Ashley Kondo Features Correspondent
It is now two months since doctors went on strike protesting poor working conditions and remuneration.
Before the strike, Dr Peter Magombeyi, a former student activist, came into the picture with claims of abduction.
As police were investigating his whereabouts, opposition elements were already alleging that the State had a hand in his “abduction”.
Using his Twitter handle, MDC-Alliance co-vice president Tendai Biti alleged that the Government was behind Dr Magombeyi’s abduction.
A night vigil to pray for Dr Magombeyi’s safety was organised on the night after his alleged abduction.
Questions were later asked from various quarters on the authenticity of Dr Magombeyi’s abduction claims.
While the doctors’ grievances were genuine, they ought to know that there are other workers in the country who are equally bearing the brunt of economic challenges facing the nation.
For instance, the rest of the civil servants has not been spared by the harsh economic environment.

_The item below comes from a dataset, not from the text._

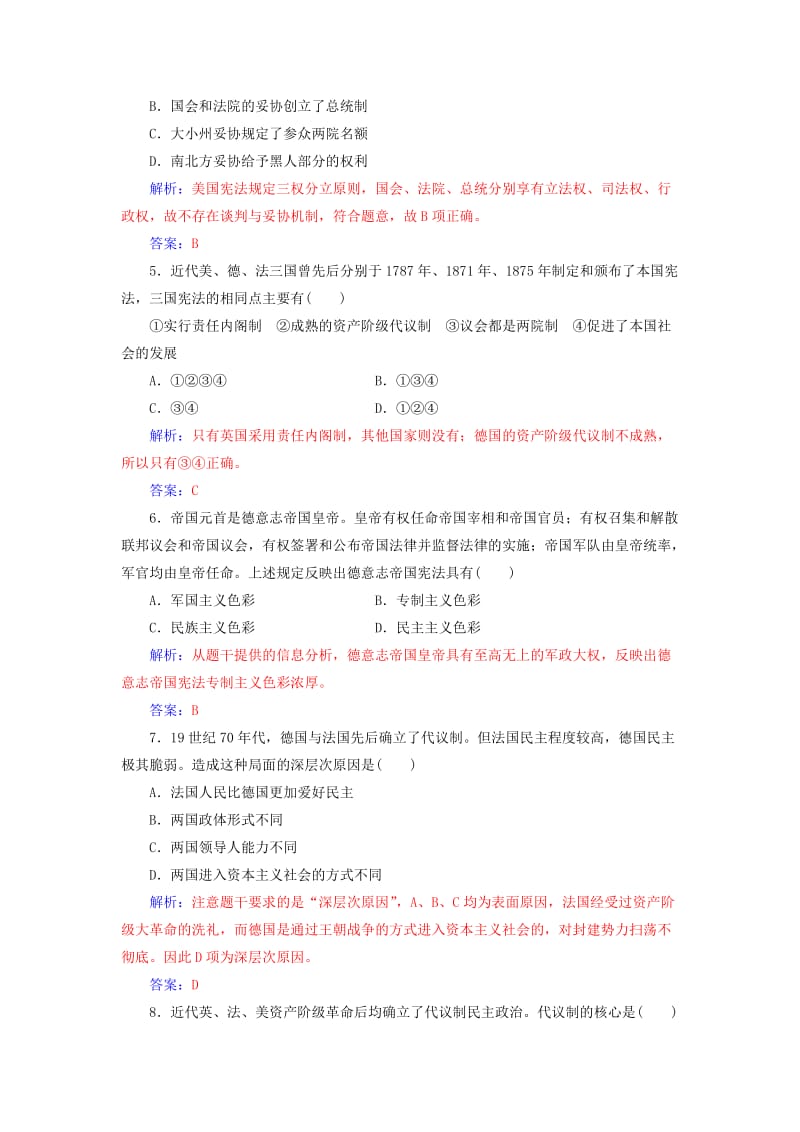 2019-2020年高中历史专题检测卷三专题七八九人民版必修.doc_第2页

At some point in time, they have threatened and actually gone on strike, but to date they continue to engage with their employer while rendering their priceless labour to the nation.

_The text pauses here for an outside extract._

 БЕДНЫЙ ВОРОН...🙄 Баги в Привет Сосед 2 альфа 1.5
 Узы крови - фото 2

To let people die in hospitals because doctors want to be paid in foreign currency, which is not there, is unprecedented and against ethics of the medical profession.
One wonders if the Hippocratic Oath taken by the doctors has become a fun show after all.
It should be understood that Government is simply adhering to laid down regulations and procedures by dismissing the doctors who are defying the law and a court ruling.
Zimbabwe is rebuilding and needs progressive and like-minded forces to support the development agenda, particularly professionals, if success is to be recorded.
Government has been sincere in its negotiations with the doctors and remains seized with the matter and many other issues affecting the country’s health sector, including lack of medicines and inadequate funding for public health centres.
Despite the sincerity of Government, the doctors have refused to go back to work, resulting in many lives that could have been saved being lost.
At the back of such a situation, surely at some point in time, Government had to take decisive action to address the matter once and for all.
On November 5, 2019, Government announced the dismissal of 77 doctors following disciplinary hearings.
What is important to note is the fact that due processes were followed before arriving at the decision to fire the doctors.
It should be remembered that Government has been on a robust drive to revive the country’s health sector.
In July, President Mnangagwa commissioned medical equipment, including paediatric and diagnostic machines sourced from India to capacitate central hospitals across the country.
National Pharmaceuticals Company (NatPharm) has since doubled its production and supply of medicine following Government intervention.
Zimbabwe also received various medication from the United Arab Emirates and India owing to Government’s re-engagement drive.
It is only the issue of doctors’ remuneration which is yet to be resolved despite offers from Government.
On October 14, 2019, the doctors rejected an initial 60 percent pay rise that Government had offered them, while negotiations continued.
As if that was not enough, the doctors refused to heed the court order for them to return to work.
Although doctors play a critical role in the provision of essential health services and are entitled to the right to fight for the improvement of their working conditions and salaries, some of their demands are out of sync with the situation on the ground.
Doctors have been demanding that Government have their salaries paid in United States dollars or equivalent of what they used to earn during the US-dollar era at the current interbank rate.
This demand came at a time Government has been grappling with foreign currency shortages, as well as trying to contain its wage bill.
Doctors have been demanding that Government have their salaries paid in United States dollars or equivalent of what they used to earn during the US dollar era at the current interbank rate.
This demand came at a time Government has been grappling with foreign currency shortages as well as trying to contain its wage bill.
Some analysts have questioned the sincerity of doctors in wanting to resolve the matter and move forward given that Government has opened the door for continued negotiations for improved working conditions further to its offer.
The decision to defy the court ruling for doctors to return to work has left many wondering whether political sabotage was playing out in the matter as it appears there is an orchestrated agenda to halt business across the country’s health sector.